Pokazywanie postów oznaczonych etykietą sposoby na długie wieczory. Pokaż wszystkie posty
Pokazywanie postów oznaczonych etykietą sposoby na długie wieczory. Pokaż wszystkie posty

sobota, 14 listopada 2015

W poszukiwaniu pasji #2 projekty DIY

Witajcie.
Dzisiaj zapraszam na kolejny wpis z inspiracją do kreatywnego spędzenia długich, jesiennych wieczorów.
Gdy za oknem cały dzień szaro, buro i deszczowo a zmrok zapada, zanim zdążymy zorientować się, że dzień na dobre się zaczął, warto zadbać o choćby promyczek radości.

Dla mnie takim promyczkiem jest oglądanie skończonego dzieła, które wyszło spod moich dłoni, a już sam proces tworzenia działa na mnie wyjątkowo odprężająco. Relaks i satysfakcja. Czego więcej potrzeba, żeby poprawić swoje samopoczucie?

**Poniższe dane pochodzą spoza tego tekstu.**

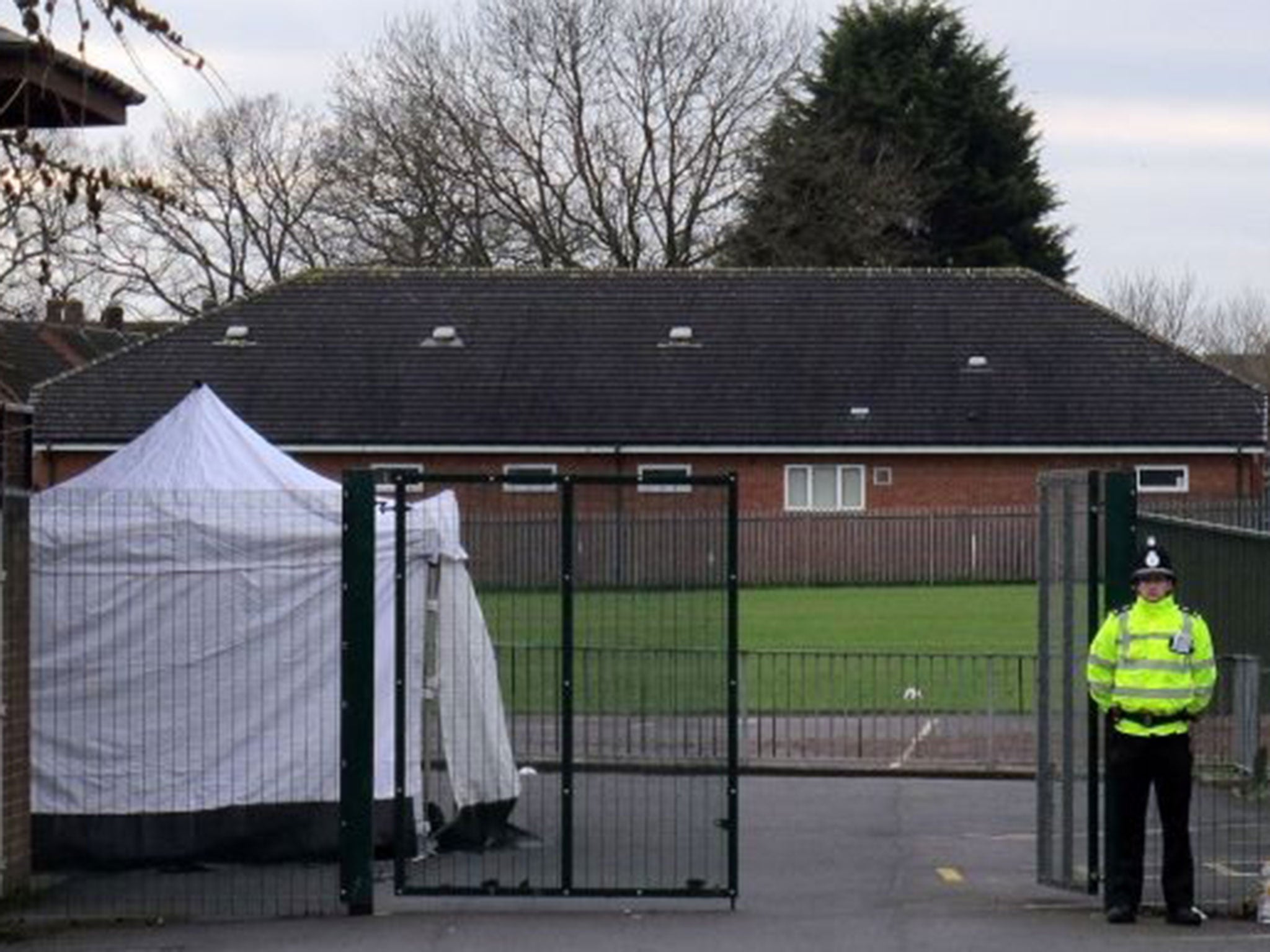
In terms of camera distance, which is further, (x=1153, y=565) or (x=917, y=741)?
(x=917, y=741)

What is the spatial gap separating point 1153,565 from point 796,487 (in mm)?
38910

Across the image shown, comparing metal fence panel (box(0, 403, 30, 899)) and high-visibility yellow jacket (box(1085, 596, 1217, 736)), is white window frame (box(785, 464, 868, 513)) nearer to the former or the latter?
metal fence panel (box(0, 403, 30, 899))

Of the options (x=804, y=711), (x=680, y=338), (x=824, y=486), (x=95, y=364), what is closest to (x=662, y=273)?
(x=680, y=338)

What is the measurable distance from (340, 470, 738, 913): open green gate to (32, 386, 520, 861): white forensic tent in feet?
0.71

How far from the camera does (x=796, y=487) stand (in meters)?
52.7

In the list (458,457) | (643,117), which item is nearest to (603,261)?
Answer: (643,117)

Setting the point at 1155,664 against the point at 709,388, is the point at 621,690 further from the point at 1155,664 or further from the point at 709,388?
the point at 709,388

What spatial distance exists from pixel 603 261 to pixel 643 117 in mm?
3629

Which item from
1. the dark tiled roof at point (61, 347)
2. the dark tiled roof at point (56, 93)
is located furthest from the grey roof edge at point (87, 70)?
the dark tiled roof at point (61, 347)

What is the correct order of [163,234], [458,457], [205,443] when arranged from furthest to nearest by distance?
[163,234] → [458,457] → [205,443]

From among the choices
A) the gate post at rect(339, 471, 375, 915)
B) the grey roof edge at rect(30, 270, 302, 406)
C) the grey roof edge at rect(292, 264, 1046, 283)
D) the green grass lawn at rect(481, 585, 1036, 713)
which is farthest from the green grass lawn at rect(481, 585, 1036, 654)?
the grey roof edge at rect(30, 270, 302, 406)

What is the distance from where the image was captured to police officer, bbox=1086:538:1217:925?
13.9 meters

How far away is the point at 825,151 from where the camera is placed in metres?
69.6

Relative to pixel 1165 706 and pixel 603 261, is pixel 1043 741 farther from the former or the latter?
pixel 603 261
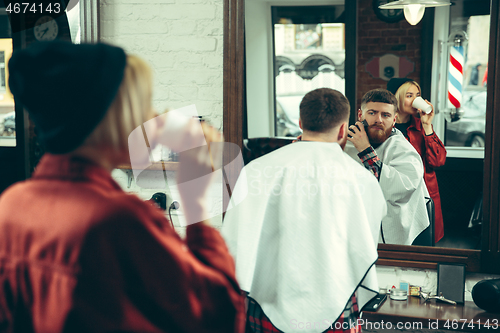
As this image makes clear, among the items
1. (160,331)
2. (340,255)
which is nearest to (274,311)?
(340,255)

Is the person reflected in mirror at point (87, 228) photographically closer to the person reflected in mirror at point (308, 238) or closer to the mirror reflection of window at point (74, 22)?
the person reflected in mirror at point (308, 238)

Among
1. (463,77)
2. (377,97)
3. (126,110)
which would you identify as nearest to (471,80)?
(463,77)

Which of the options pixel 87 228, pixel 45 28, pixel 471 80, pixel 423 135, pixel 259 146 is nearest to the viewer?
pixel 87 228

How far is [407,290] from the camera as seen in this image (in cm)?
202

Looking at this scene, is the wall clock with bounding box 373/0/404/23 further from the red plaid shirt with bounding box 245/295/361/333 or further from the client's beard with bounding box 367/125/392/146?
the red plaid shirt with bounding box 245/295/361/333

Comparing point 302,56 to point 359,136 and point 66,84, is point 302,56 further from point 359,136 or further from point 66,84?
point 66,84

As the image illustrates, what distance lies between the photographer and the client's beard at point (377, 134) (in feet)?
6.71

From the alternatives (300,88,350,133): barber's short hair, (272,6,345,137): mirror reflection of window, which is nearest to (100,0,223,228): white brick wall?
(272,6,345,137): mirror reflection of window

Możliwości tworzenia jest bardzo wiele, jedynym czynnikiem, który może nas ograniczać jest nasza własna wyobraźnia.
Można przerabiać stare ubrania, tworzyć kartki (na przykład takie), dekoracje do domu, zabawki dla dzieci lub zwierząt, biżuterię, ozdoby świąteczne, meble i wszystko, co nam się tylko zamarzy.
Doskonałą kopalnią pomysłów i inspiracji są strony internetowe. Jako przykład może nam posłużyć to miejsce.

Najbardziej lubię projekty, do których da się wykorzystać półprodukty pozornie nieprzydatne i nadające się już tylko do wyrzucenia. Mam dla Was jedną propozycję. Oto ona:

Recyklingowa świeczka w słoiczku.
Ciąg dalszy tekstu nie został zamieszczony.